What does he pray for all night in the sickening, groaning gloop?
His head is a small white stone
above the vastness of the Northumberland sea,
it wraps him and snaps him, his body is frozen cuts of meat,
his internal organs frosted and salted.
He cannot feel his heart.
It has a tiny tick ticking like a fob watch in a vast flapping black pocket,
its thin silver wire is almost rusted through.
His mind is an empty shell.
Is God in there?
Does God creep in like a hermit crab and take up residence?

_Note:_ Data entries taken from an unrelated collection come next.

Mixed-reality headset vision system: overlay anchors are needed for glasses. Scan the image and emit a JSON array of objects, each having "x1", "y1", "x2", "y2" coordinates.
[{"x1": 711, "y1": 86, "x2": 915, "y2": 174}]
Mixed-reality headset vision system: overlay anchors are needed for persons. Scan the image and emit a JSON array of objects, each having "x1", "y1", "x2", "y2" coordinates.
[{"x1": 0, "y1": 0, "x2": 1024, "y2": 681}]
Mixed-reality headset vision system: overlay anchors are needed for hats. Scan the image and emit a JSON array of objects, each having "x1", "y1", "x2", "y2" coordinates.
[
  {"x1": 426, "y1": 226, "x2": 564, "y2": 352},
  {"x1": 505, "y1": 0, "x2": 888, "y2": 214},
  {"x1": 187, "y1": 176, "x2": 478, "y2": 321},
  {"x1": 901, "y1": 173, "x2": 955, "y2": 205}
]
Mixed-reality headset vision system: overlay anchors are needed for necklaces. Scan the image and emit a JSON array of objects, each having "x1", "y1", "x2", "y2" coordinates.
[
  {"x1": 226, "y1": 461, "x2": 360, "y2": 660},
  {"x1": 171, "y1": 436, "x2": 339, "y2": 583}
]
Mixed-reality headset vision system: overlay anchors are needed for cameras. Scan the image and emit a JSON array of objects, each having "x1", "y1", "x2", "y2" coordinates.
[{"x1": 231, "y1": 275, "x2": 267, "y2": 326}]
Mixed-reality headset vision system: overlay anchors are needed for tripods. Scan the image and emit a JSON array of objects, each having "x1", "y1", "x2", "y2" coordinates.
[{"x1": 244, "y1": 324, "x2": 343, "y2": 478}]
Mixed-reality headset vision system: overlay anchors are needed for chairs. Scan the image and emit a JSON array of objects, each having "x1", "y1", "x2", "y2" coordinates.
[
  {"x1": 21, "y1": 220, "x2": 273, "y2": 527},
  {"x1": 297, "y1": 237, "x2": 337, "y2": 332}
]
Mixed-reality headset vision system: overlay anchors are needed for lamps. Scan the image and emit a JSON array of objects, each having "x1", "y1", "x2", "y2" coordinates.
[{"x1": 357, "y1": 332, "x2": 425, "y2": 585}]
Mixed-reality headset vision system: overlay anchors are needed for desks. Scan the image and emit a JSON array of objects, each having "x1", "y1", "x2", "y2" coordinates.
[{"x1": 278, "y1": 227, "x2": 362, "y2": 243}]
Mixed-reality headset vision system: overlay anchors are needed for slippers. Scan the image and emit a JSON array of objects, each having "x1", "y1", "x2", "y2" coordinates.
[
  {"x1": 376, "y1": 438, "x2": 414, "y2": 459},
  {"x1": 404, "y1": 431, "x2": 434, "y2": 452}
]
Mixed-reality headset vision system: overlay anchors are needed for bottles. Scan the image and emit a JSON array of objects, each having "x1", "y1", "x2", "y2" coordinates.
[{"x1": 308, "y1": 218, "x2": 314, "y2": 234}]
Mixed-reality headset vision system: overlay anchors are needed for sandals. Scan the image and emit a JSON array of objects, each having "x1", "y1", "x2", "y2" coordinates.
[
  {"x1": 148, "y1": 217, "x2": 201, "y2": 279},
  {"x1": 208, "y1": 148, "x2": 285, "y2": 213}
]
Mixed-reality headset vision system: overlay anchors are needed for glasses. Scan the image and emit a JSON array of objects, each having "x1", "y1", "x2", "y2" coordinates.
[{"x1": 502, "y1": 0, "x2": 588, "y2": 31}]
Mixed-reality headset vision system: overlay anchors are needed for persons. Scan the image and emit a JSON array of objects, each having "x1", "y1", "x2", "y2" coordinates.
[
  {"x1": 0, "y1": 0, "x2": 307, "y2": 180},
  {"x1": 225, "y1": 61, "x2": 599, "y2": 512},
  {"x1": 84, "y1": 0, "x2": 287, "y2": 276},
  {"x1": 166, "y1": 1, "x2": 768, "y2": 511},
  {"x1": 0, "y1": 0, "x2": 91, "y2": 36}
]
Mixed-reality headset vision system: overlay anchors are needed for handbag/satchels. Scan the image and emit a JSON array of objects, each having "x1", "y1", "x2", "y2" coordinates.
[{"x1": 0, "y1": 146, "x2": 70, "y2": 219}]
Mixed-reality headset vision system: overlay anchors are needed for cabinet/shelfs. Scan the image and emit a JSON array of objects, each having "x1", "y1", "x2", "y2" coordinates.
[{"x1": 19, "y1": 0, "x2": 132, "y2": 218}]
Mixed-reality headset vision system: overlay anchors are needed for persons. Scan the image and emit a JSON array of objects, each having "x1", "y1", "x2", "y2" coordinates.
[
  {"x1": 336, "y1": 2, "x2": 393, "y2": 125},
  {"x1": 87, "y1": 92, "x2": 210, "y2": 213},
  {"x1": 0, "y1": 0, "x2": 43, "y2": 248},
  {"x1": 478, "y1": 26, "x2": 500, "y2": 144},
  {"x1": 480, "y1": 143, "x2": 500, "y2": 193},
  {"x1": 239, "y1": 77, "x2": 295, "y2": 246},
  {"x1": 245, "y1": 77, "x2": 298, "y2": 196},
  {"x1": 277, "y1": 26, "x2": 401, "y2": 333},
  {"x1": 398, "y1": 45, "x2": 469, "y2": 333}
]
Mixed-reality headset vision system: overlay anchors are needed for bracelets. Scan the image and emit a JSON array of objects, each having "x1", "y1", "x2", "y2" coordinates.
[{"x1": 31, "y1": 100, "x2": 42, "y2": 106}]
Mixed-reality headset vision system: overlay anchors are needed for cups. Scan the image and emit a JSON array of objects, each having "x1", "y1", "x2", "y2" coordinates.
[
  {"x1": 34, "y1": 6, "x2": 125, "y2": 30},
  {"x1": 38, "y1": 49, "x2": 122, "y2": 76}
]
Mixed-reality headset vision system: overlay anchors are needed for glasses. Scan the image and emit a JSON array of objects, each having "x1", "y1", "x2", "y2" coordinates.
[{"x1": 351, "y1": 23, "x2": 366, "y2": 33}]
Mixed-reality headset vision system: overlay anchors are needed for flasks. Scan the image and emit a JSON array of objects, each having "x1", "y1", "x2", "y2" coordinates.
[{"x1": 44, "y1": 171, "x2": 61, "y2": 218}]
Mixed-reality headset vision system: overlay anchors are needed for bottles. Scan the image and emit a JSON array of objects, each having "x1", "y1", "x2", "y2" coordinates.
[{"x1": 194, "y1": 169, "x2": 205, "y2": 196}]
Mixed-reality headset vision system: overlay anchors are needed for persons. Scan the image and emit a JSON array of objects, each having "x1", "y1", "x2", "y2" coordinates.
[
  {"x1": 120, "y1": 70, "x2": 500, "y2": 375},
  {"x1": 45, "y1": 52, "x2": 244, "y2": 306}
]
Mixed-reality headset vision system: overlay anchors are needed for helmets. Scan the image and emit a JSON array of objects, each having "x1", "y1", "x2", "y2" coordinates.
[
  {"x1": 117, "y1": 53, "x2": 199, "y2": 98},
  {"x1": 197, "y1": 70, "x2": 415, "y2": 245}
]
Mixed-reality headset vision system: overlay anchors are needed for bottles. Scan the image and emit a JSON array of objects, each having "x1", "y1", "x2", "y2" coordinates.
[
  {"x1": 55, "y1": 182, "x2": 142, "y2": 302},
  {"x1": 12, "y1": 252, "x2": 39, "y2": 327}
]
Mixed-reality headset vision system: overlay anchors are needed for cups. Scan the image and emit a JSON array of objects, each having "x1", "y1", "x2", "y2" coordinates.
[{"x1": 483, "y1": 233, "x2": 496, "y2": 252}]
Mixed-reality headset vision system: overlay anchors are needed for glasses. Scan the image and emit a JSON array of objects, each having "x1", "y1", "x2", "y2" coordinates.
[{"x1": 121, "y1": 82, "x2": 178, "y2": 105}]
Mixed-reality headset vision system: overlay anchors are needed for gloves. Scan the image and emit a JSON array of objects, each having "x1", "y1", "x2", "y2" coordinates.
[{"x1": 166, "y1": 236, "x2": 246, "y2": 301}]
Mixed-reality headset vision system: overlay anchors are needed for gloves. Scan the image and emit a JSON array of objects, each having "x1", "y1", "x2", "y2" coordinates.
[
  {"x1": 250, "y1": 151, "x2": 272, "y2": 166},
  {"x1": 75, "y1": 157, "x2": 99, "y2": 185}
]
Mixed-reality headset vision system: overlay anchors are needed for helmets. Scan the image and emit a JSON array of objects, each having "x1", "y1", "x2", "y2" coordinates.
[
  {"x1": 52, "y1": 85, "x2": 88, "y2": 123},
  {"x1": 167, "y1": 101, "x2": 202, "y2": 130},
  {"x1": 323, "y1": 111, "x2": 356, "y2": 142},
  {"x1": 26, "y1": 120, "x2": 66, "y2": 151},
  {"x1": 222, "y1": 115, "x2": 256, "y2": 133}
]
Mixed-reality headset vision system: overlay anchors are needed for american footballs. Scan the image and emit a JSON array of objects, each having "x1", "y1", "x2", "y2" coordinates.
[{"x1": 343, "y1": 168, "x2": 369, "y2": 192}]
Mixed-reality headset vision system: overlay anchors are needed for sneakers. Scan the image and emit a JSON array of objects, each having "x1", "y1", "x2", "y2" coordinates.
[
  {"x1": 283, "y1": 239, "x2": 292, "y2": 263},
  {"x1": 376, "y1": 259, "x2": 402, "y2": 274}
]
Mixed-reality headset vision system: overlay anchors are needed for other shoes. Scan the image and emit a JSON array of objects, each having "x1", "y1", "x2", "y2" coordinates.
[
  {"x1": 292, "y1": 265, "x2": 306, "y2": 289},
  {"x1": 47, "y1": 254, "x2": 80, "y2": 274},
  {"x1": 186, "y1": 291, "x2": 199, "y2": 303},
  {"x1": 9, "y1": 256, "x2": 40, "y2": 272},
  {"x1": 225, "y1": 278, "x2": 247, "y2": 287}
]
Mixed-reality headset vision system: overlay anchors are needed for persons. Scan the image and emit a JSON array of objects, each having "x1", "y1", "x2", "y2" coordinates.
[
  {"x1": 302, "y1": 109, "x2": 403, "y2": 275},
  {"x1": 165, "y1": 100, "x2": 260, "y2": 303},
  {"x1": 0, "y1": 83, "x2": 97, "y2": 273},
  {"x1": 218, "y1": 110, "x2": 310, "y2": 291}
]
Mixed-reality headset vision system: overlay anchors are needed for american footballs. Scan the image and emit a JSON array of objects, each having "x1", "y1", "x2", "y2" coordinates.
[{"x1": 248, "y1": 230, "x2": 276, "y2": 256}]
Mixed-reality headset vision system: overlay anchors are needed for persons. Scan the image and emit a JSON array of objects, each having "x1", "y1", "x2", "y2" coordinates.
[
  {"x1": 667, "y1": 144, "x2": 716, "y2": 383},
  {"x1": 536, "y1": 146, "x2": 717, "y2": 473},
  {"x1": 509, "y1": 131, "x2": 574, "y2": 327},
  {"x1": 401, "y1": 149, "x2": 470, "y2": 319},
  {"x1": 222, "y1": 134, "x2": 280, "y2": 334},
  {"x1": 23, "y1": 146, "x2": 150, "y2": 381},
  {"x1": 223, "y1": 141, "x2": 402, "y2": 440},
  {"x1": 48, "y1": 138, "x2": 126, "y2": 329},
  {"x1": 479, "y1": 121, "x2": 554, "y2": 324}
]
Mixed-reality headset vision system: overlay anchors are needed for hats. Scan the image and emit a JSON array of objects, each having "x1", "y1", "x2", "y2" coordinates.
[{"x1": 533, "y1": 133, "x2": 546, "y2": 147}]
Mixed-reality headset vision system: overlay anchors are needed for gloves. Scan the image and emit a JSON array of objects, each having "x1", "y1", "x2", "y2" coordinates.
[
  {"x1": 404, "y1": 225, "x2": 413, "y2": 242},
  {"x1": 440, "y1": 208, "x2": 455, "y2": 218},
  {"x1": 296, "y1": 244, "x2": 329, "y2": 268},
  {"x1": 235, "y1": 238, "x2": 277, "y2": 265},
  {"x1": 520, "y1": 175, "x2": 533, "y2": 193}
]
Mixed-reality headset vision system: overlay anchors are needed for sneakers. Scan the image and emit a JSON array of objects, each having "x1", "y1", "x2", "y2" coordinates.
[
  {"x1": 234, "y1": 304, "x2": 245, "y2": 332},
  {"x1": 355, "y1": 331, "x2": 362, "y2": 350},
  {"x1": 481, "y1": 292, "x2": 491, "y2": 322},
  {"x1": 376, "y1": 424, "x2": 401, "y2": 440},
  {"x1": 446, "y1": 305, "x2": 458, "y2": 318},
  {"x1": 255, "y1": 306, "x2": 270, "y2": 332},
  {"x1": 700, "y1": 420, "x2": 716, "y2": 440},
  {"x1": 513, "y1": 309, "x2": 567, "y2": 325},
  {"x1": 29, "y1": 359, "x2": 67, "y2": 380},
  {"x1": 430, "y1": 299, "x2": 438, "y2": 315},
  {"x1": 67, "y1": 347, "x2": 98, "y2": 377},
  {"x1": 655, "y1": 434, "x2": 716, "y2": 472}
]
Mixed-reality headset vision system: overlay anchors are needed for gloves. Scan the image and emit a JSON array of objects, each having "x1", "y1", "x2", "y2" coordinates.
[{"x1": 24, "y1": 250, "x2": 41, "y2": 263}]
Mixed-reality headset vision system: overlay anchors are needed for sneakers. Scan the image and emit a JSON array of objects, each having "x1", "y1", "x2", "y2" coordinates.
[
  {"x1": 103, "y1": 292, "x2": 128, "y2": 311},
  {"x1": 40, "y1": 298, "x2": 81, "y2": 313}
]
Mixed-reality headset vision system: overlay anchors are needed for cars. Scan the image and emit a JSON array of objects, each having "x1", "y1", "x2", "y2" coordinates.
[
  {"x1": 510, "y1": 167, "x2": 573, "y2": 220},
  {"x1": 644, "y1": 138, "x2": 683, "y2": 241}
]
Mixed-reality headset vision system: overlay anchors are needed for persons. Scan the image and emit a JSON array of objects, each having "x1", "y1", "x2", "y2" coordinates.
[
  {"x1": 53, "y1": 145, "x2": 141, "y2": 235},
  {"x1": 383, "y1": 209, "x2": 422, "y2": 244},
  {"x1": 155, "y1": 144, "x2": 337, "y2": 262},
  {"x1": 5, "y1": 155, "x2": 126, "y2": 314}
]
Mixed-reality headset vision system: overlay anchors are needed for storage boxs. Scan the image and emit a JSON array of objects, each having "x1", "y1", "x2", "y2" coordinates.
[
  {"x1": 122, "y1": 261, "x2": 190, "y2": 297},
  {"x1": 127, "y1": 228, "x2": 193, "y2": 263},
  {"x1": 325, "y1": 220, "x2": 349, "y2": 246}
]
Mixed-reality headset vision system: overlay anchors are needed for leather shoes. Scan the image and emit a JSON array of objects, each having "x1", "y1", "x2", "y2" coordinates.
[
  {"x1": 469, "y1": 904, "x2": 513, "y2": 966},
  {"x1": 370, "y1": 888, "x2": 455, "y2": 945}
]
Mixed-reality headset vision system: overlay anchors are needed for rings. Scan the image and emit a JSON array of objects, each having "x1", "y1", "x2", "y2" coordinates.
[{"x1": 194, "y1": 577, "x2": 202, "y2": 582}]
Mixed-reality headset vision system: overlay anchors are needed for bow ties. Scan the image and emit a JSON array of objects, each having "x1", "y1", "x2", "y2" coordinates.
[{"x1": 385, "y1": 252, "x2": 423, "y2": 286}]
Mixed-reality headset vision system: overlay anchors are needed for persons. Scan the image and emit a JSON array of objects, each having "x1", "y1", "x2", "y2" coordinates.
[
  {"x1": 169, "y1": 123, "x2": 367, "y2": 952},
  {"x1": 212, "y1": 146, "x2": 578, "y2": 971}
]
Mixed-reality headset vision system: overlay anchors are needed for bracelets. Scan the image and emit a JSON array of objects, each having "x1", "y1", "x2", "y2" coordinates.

Does Cuthbert pray for us?
Are his eyes open or shut as the first drops of dawn
spill into his lap like milk,
as the sky pales and shivers and mottles like his skin inside
that sagging soaking bag?
As the sun totters to the window slit and gazes down feebly
at Cuthbert all alone in the grizzled greying sea.
Only then does Cuthbert begin to move,
the slow agonizing clumber to the rickety shore.
He is bits and pieces.
He is glass and timber.
He is glisten and bulk.
He is other.
On his knees on the plain sand
Cuthbert prays.
A small group of otters gather and warm his feet with their faint fishy breath.